━━━ SELECTED TEXT
# Drift boat fishfinder



## Tooters (Jul 7, 2007)

I am looking to put a fishfinder sonar in my Alumaweld Driftboat. Any ideas for mounting the transducer? The transome is above the waterline. I'm thinking about some kind of over the side bracket but I don't want to interfere with the oars.


----------



## JimP (Feb 8, 2002)

Many moons ago we had a portable Hummingbird that came with a suction cup transducer mount. It was used on a drift boat, canoes, and a pontoon.
The strong cup had an angled bracket attached that would conform to any angle at the waterline. 
Dunno if that type mount is still available, but maybe a jury rig could work.


----------



## diztortion (Sep 6, 2009)

jimp said:


> Many moons ago we had a portable Hummingbird that came with a suction cup transducer mount. It was used on a drift boat, canoes, and a pontoon.
> The strong cup had an angled bracket attached that would conform to any angle at the waterline.
━━━━━━
━━━ COLLECTED DATA
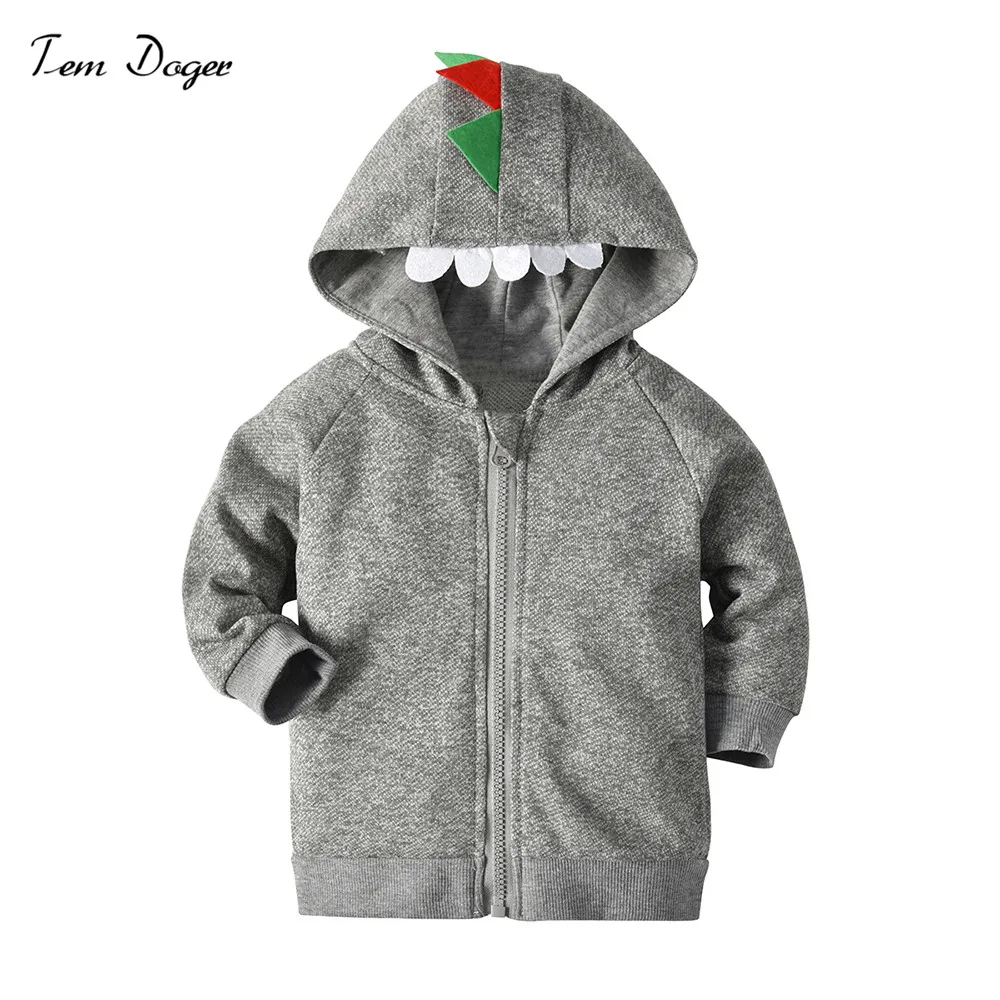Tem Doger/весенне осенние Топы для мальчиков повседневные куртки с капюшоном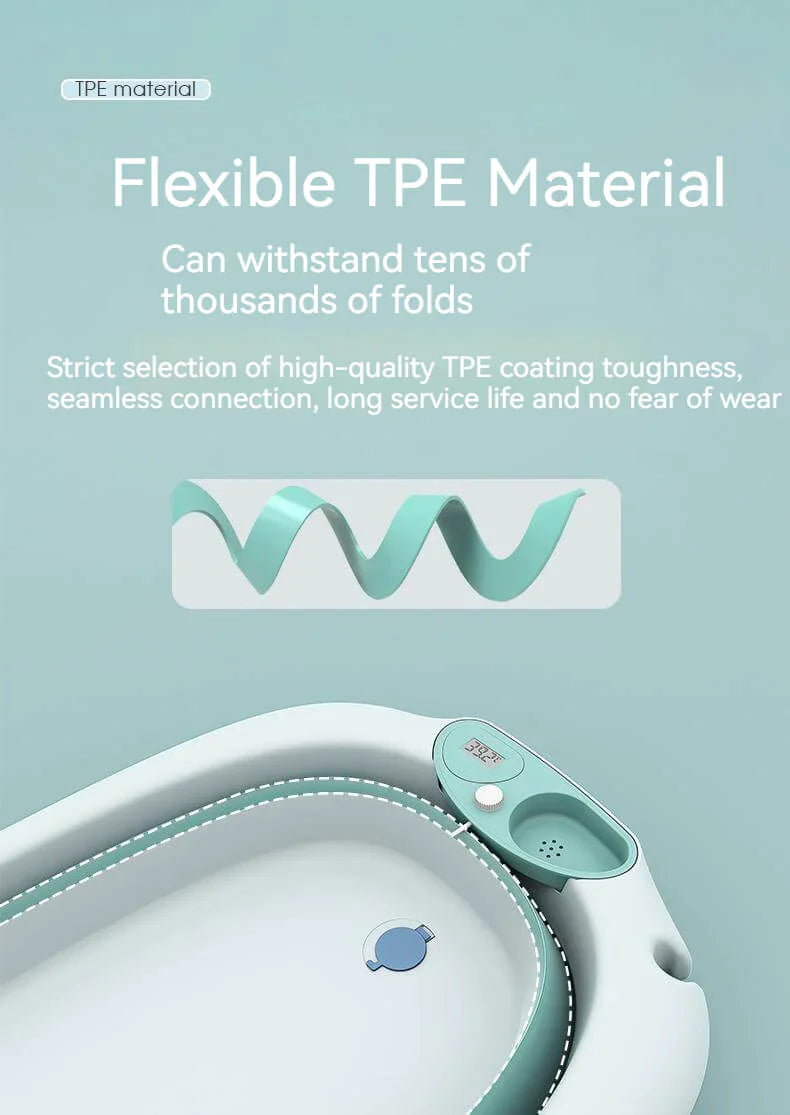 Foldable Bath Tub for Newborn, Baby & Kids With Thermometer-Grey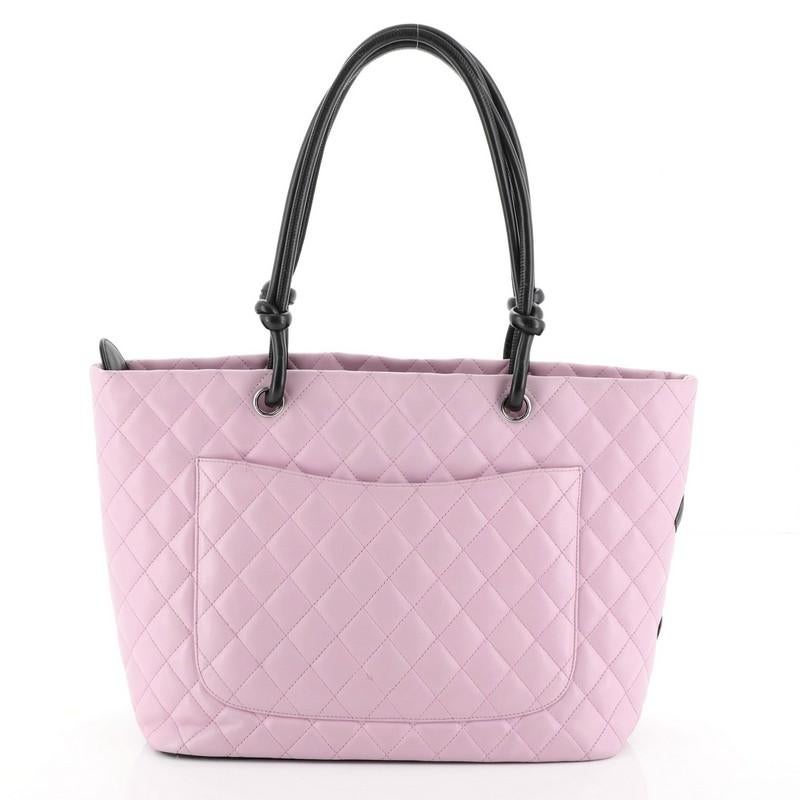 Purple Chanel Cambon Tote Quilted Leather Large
━━━━━━
* _TASKS TO PERFORM_
1 - Turn the paragraph of the drift boat fishfinder thread that begins "I am looking to put a fishfinder" into a short bulleted list, keeping its main facts.
2 - Reproduce the drift boat fishfinder thread word for word, from "I am looking" up to and including "(Feb 8, 2002)".
Work only from the drift boat fishfinder thread and leave the listing aside.

* _RESULTS BY TASK_
1 -
- Wants to install a fishfinder sonar in an Alumaweld drift boat
- Asks for ideas on how to mount the transducer
- The transom sits above the waterline
- Considering an over-the-side bracket, but it must not get in the way of the oars

2 -
I am looking to put a fishfinder sonar in my Alumaweld Driftboat. Any ideas for mounting the transducer? The transome is above the waterline. I'm thinking about some kind of over the side bracket but I don't want to interfere with the oars.


----------



## JimP (Feb 8, 2002)